I recognise the point that my hon. Friend makes about the depth of feeling in those communities about what happened. The fundamental truth is that the remaining fossil fuels that we have on this earth, whatever form they take, will need to be carefully used in a way that does not add to the problem of global warming. We all understand that that is the case, and finding ways of doing that is the solution to making progress.

Does the Secretary of State accept that his answer will cause great concern to many residents in north Kent and in adjoining parts of south-east London, including mine, where there has been a consensus about the need for low-carbon technology and carbon capture in any new power station developments? It seems troubling to them that the Secretary of State has adopted a course that could open the door to development at Kingsnorth without a commitment to that carbon capture, in their backyard.

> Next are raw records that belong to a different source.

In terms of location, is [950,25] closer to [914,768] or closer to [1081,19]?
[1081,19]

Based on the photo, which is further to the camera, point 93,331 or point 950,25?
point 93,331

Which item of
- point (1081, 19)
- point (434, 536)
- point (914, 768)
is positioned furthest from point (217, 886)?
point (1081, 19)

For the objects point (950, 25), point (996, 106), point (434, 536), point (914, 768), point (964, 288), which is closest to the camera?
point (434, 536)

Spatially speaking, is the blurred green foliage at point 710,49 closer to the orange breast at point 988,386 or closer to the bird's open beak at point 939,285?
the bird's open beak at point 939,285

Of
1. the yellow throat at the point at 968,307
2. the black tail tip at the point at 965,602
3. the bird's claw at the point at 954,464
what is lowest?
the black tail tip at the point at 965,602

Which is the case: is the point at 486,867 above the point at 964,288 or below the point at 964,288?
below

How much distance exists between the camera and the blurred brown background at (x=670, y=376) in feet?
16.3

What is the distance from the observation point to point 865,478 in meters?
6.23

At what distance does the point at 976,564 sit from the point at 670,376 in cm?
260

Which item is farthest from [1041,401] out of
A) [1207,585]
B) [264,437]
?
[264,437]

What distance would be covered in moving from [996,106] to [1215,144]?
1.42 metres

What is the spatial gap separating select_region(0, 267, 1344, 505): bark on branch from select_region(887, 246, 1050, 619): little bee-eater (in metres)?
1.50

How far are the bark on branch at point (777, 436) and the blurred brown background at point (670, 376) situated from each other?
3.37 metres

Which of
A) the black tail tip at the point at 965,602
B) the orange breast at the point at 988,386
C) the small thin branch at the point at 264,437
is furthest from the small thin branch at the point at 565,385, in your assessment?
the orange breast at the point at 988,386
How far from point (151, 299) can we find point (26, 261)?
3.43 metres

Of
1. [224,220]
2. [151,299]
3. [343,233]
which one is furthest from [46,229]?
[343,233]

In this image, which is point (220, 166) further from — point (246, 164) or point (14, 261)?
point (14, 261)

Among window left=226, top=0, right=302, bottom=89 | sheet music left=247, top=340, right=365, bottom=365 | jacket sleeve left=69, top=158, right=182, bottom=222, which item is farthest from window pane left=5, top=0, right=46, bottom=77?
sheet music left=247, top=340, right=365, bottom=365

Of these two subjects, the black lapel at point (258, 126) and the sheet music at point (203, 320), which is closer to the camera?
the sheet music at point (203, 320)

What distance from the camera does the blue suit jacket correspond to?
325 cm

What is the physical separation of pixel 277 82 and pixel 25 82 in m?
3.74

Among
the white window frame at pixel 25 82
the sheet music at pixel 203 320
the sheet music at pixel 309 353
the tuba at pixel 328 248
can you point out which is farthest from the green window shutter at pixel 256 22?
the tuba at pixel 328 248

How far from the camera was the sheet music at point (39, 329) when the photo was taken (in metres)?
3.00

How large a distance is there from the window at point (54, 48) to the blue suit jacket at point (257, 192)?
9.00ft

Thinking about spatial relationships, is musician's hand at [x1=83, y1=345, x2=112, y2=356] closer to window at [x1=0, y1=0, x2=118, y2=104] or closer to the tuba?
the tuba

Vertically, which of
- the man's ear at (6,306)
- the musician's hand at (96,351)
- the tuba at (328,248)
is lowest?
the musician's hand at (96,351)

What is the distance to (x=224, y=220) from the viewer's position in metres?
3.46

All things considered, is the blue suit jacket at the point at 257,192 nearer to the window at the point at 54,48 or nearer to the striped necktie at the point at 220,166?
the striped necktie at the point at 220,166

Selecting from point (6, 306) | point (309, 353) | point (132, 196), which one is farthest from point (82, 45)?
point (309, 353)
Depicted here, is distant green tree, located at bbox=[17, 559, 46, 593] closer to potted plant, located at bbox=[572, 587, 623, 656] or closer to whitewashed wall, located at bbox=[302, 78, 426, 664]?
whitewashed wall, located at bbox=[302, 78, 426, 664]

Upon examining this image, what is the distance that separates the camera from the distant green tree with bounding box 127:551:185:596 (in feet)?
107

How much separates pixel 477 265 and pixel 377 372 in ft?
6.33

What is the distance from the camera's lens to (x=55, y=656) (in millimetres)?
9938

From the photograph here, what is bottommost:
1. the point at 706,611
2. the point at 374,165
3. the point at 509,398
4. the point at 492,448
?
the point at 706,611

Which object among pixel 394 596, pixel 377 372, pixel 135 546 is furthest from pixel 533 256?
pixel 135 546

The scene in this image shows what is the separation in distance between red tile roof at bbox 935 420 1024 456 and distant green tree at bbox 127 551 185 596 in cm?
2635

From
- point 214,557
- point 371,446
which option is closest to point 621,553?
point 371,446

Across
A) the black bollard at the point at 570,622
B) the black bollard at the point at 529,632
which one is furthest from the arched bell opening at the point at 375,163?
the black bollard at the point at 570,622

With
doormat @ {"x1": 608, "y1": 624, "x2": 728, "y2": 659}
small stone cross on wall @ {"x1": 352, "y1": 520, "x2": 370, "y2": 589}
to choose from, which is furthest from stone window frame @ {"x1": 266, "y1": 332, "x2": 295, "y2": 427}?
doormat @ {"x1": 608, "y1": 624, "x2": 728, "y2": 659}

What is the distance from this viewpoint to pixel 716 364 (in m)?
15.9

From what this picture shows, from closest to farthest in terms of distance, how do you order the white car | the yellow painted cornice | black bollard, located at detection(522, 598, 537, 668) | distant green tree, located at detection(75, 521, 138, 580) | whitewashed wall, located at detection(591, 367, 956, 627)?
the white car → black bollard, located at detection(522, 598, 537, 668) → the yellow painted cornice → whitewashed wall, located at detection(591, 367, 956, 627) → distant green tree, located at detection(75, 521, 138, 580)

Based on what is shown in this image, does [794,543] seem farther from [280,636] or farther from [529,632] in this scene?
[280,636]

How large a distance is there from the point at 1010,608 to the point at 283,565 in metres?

No decision has been taken on Kingsnorth yet, as the hon. Gentleman is well aware. That decision is for my right hon. Friend the Secretary of State for Business, Enterprise and Regulatory Reform. The point that I have been making to the hon. Gentleman and to the House is that we need to develop carbon capture and storage technology and to show it operating on a commercial scale. That is why we are going ahead with the project.

The Secretary of State mentioned the global context and China, but what message does it send to the world if we on the one hand go around lecturing it about the need to reduce carbon emissions, and on the other teeter on the brink of ushering in the first new unabated coal-fired power station for a generation? Does that not sound like hypocrisy? Is it not fossil politics?

I simply say—and I hope the House will bear with me when I say it again—that no decision has been taken yet in relation to Kingsnorth.

With great respect to the hon. Gentleman, who intervenes from a sedentary position, first, E.ON itself has asked that no decision be taken while consultation takes place on carbon capture readiness. That will happen in the summer. Secondly, as the hon. Gentleman is aware, E.ON has put the Kingsnorth application into the competition as well. Those, I should have thought, were two things that he would welcome.